Central banks around the world are now exploring the evolution of fiat currency through CBDCs in response to the rise of cryptocurrencies and a growing reliance on digital forms of payment.

Dr Dimitrios Salampasis is Lecturer of FinTech Innovation and Entrepreneurship at the Swinburne University of Technology’s business school who has published academic writing on the effects of blockchain, and technology more generally, on the financial industry. He believes the concept of a CBDC could be damaging if it isn’t implemented carefully.

“People see it in two ways: potentially as vehicle for accessibility, inclusion and democratisition,” Dr Salampasis said.

“But there is another side where, if we have a totally centralised CBDC, it could lead to greater control, data exploitation, and money manipulation.”

In December, the RBA finished a proof-of-concept exploration into issuing a wholesale Australian CBDC through the Ethereum blockchain.

It found the tokenised CBDC could “provide efficiency gains and reduce operation risk by replacing highly manual and paper-based processes” but has given no timeline on the introduction of an Australian CBDC, if it even decides to go ahead.

There are generally two broad kinds of CBDCs currently being explored globally: wholesale (which is issued from central banks to financial institutions) and retail (which goes straight to consumers).

 

Beware the retail CBDC

A retail option is what Dr Salampasis is mostly concerned about as it would effectively bypass the traditional banks that currently act as intermediaries between the RBA and everyday Australians.

“There are serious issues around account management and whether the Reserve Bank would have the capacity to handle all these transactions if it adopted a retail model,” he said.

“And there is the fact you would have retail banks not needed anymore since all accounts would sit within central banks.

“I personally believe a CBDC could potentially lead to deep, fundamental structural changes within monetary policy.

He’s not alone in his concerns, either.

Recently the chair of the Australian Prudential Regulation Authority (APRA) Wayne Byrnes expressed his concerns about the project, telling the AFR that a retail CBDC could have “very, very big implications for the structure of the rest of the financial system”.

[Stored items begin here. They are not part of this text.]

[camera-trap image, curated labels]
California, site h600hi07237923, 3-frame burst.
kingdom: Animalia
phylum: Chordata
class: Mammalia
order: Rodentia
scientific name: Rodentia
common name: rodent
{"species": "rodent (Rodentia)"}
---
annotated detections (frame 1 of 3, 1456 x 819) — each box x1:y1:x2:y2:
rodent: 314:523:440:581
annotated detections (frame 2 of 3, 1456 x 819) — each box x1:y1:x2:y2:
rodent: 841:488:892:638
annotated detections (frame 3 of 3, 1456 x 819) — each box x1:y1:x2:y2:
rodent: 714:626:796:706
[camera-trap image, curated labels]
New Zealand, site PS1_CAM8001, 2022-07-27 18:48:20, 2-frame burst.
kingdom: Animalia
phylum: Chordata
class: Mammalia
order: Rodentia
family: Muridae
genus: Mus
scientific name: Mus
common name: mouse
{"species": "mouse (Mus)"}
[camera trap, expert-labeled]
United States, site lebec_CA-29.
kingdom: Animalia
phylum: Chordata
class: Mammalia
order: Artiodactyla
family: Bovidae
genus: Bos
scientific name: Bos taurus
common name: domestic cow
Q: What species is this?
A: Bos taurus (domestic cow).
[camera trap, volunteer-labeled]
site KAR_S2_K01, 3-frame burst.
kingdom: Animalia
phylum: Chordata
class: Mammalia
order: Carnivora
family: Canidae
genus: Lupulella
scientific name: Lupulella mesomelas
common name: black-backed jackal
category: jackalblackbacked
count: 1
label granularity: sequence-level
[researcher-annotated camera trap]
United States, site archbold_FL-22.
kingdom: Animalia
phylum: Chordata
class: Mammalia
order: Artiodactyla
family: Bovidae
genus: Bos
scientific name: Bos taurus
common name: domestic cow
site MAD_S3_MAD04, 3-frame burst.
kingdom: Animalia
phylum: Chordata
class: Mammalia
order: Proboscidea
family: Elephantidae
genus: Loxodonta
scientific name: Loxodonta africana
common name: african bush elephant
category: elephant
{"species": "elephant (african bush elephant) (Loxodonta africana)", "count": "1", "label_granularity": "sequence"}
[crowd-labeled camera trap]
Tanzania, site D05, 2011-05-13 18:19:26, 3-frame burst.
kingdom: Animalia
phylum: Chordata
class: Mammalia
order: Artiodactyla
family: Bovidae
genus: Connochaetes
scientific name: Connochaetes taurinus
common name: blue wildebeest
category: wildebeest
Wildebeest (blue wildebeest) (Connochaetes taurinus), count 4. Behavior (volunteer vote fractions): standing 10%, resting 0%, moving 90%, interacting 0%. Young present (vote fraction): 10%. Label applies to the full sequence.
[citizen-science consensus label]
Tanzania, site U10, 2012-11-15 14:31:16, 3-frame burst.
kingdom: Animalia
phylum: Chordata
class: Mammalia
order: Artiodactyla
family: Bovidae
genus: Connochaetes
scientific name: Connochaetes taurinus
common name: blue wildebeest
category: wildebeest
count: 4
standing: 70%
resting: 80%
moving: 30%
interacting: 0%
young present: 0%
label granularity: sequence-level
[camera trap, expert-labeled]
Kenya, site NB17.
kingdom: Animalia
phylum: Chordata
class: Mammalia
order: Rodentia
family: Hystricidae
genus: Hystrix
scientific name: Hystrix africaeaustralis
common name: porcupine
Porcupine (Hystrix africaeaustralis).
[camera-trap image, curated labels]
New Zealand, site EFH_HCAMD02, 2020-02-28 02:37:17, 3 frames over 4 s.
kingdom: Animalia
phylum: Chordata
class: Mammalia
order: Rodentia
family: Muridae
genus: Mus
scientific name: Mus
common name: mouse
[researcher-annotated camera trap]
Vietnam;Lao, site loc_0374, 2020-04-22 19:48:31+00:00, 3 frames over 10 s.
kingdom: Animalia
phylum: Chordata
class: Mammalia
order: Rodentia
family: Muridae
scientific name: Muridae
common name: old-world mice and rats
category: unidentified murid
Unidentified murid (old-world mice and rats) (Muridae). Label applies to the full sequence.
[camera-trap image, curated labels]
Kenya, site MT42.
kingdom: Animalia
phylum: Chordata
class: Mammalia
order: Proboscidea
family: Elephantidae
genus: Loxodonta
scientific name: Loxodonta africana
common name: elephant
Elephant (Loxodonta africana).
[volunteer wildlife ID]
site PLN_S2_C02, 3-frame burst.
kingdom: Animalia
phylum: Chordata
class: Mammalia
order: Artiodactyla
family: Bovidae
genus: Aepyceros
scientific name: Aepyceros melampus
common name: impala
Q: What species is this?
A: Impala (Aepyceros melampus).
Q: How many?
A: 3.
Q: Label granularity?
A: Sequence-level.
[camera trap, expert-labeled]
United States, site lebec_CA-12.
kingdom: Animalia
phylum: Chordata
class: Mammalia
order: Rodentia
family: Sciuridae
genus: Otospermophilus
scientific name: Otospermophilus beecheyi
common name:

“For example, if individuals were able to have their own accounts with the central bank, you could find an situation in which large parts of the financial system just get bypassed and that could have some very, very be big structural implications,” Byrnes said.

 

Important design questions

How then should the RBA go about its exploration of the CBDC concept?

Dr Salampasis said there were some very important questions to be asked and thinks we should be constructing a dialogue to make sure Australians get what they want and need out of a new form of fiat currency.

“Do we want to create a CDBC to clash with digital assets like cryptocurrency, or should it be interoperable?” he asked.

“Is it about protecting the fiat currency by making sure it remains the main vehicle for medium exchange and store of value?

“Or is it about staying competitive in global foreign exchange markets and with international business?

“Perhaps we just want central banks to have more of a job in a decentralised world. I believe we really need to have a constructive dialogue among all stakeholders from both a feasibility and desirability standpoint.

“There are a lot of questions here that mesh with economics, finance, technology – it’s not so simple.”

Internationally, the CBDC question is beginning to take shape with Chair of the US Federal Reserve Jerome Powell recently saying there was nothing stopping a US CBDC from co-existing with cryptocurrencies and stablecoins.

But the US’s economic rivals in China have taken the opposite stance.

China’s CBDC will be in use at the Winter Olympic Games when it kicks off next month as part of a wide-scale test and showcase for the world, putting the Chinese project far ahead of other countries’ efforts.

Yet it banned the trade and mining of cryptocurrencies last year, saying the alternative economy was “disrupting economic and financial order” through “illegal fund-raising, fraud, pyramid schemes and other illegal and criminal activities” which “seriously [endangered] the safety of people’s property”.